Small investors an 'untapped resource' when it comes to social housing: REIA

by AB22 Aug 2013

The Real Estate Institute of Australia (REIA) says that small investors are an ‘untapped’ resource when it comes to Australians in social housing making the transition to the private rental market.

 “Except in Western Australia, there is no assistance to social housing tenants with good tenancy records and stable incomes to make the transition to the private rental market and whilst the National Rental Affordability Scheme (NRAS) utilises private sector funding, by its nature it excludes small scale investors,” says REIA president, Peter Bushby.

He says that, as part of REIA’s election policies 2013, the organisation has proposed that investors could buy a new or existing property for rental purposes, which would be subject to broad guidelines provided by the appropriate state government agency/department regarding location, size, number of bedrooms and value.

“The owner would go to the agency with details of the property and a rental market valuation for endorsement for transitional housing. A tenant would be selected from the department’s list of eligible clients and a real estate agent would manage the property.”

Bushby says that, under the proposed legislation, governments would need to guarantee the rental payment for the term of the arrangement and depending on the extent of the rental subsidy, may need to consider other assistance to the owner to achieve the equivalent net yield if the property was rented in the private market.
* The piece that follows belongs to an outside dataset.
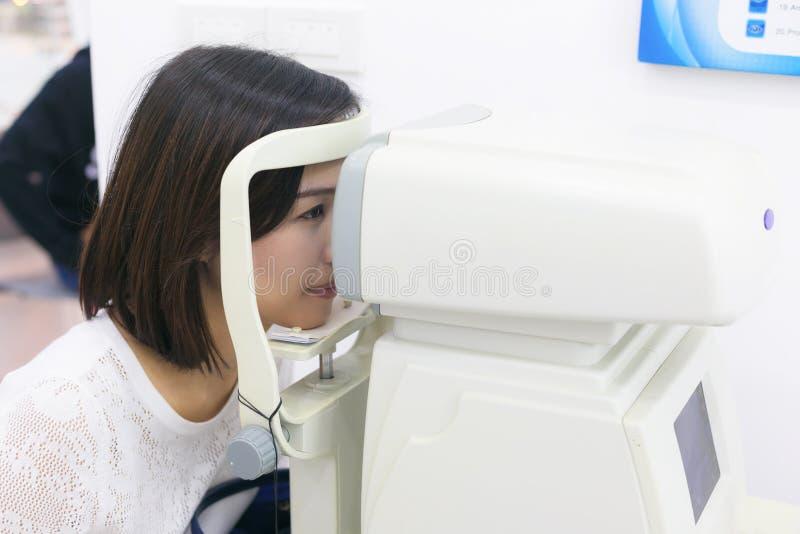 Kobieta robi oko testowi z optometrist maszyną w oko widoku clini obrazy stock
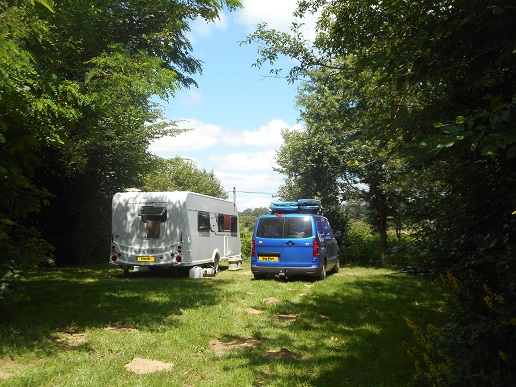 Paradise_Found_Camping_La_ Chassagne_ Ronnet (2)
“The managing agent and owner would attend to routine maintenance matters as occurs in the private rental market alleviating the need for government involvement. Social housing tenants, just like private housing tenants, would be required to meet responsibilities of caring for the property and leaving it in good condition at the end of a tenancy,” he says.

“Social housing is provided by governments to low income households and those people who are unable to find appropriate accommodation in the private rental market. Governments can’t keep up with demand, so surely this is a win-win concept.”